══ Task input

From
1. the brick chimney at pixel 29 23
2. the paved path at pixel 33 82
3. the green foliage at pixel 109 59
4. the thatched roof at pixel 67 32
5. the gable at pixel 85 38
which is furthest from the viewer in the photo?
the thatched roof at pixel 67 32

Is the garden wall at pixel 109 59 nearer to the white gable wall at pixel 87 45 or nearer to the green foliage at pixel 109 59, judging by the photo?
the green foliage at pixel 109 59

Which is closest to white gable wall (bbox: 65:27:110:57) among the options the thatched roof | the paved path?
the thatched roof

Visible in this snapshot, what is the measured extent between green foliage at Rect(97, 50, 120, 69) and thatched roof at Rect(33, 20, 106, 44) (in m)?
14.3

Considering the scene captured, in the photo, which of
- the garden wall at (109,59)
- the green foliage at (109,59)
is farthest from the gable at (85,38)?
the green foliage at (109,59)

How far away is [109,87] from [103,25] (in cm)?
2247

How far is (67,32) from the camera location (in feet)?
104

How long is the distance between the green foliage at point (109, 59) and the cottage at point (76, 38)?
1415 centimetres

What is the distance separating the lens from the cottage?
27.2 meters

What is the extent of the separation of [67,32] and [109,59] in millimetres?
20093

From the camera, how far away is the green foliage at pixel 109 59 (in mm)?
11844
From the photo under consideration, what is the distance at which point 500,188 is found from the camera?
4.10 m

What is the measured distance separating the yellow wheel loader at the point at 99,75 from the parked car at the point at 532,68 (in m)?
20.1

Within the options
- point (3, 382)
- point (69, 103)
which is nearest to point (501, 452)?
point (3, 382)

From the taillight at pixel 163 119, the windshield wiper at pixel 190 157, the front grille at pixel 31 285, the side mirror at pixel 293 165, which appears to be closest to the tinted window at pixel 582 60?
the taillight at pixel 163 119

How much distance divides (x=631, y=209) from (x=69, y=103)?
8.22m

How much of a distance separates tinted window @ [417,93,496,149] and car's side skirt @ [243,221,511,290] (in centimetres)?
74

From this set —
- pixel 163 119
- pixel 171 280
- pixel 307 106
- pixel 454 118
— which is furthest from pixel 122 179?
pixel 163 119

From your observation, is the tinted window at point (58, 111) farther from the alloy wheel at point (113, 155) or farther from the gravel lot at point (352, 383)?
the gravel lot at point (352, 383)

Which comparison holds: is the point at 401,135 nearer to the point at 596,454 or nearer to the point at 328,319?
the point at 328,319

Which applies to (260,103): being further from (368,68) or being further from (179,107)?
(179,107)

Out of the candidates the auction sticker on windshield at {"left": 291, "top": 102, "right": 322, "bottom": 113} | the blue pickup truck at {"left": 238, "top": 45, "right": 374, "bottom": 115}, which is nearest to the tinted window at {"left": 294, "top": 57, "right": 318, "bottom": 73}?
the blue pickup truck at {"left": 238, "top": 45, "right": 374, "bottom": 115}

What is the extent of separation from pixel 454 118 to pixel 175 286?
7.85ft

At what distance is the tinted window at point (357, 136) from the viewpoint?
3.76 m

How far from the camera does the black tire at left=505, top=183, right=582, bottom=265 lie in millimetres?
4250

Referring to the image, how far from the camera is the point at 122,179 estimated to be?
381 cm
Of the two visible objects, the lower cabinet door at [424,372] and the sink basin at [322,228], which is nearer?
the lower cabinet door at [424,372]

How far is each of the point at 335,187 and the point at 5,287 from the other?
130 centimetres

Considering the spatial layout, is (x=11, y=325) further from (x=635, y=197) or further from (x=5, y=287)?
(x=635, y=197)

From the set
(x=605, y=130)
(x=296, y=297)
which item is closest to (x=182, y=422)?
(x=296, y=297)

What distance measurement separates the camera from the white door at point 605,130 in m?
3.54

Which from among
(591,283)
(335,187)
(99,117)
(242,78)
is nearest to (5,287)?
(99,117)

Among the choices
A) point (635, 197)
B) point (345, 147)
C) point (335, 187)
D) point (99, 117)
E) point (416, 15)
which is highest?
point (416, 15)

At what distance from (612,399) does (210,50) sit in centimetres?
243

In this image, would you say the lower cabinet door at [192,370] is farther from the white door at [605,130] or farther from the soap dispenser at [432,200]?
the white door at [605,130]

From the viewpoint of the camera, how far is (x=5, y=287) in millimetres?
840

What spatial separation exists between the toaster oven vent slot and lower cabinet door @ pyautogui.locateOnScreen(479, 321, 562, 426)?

════

Problem: Find "Among the choices" in the data above, then repeat that line and all lines after it exactly, ending with the final line.

Right answer:
Among the choices
A) point (635, 197)
B) point (345, 147)
C) point (335, 187)
D) point (99, 117)
E) point (416, 15)
which is highest?
point (416, 15)

At what distance from (612,399) does (210,50) sit in centimetres?
243

In this image, would you say the lower cabinet door at [192,370] is farther from the white door at [605,130] or farther from the soap dispenser at [432,200]?
the white door at [605,130]

From the viewpoint of the camera, how far is (x=5, y=287) in millimetres?
840

What spatial separation exists between the toaster oven vent slot and lower cabinet door @ pyautogui.locateOnScreen(479, 321, 562, 426)?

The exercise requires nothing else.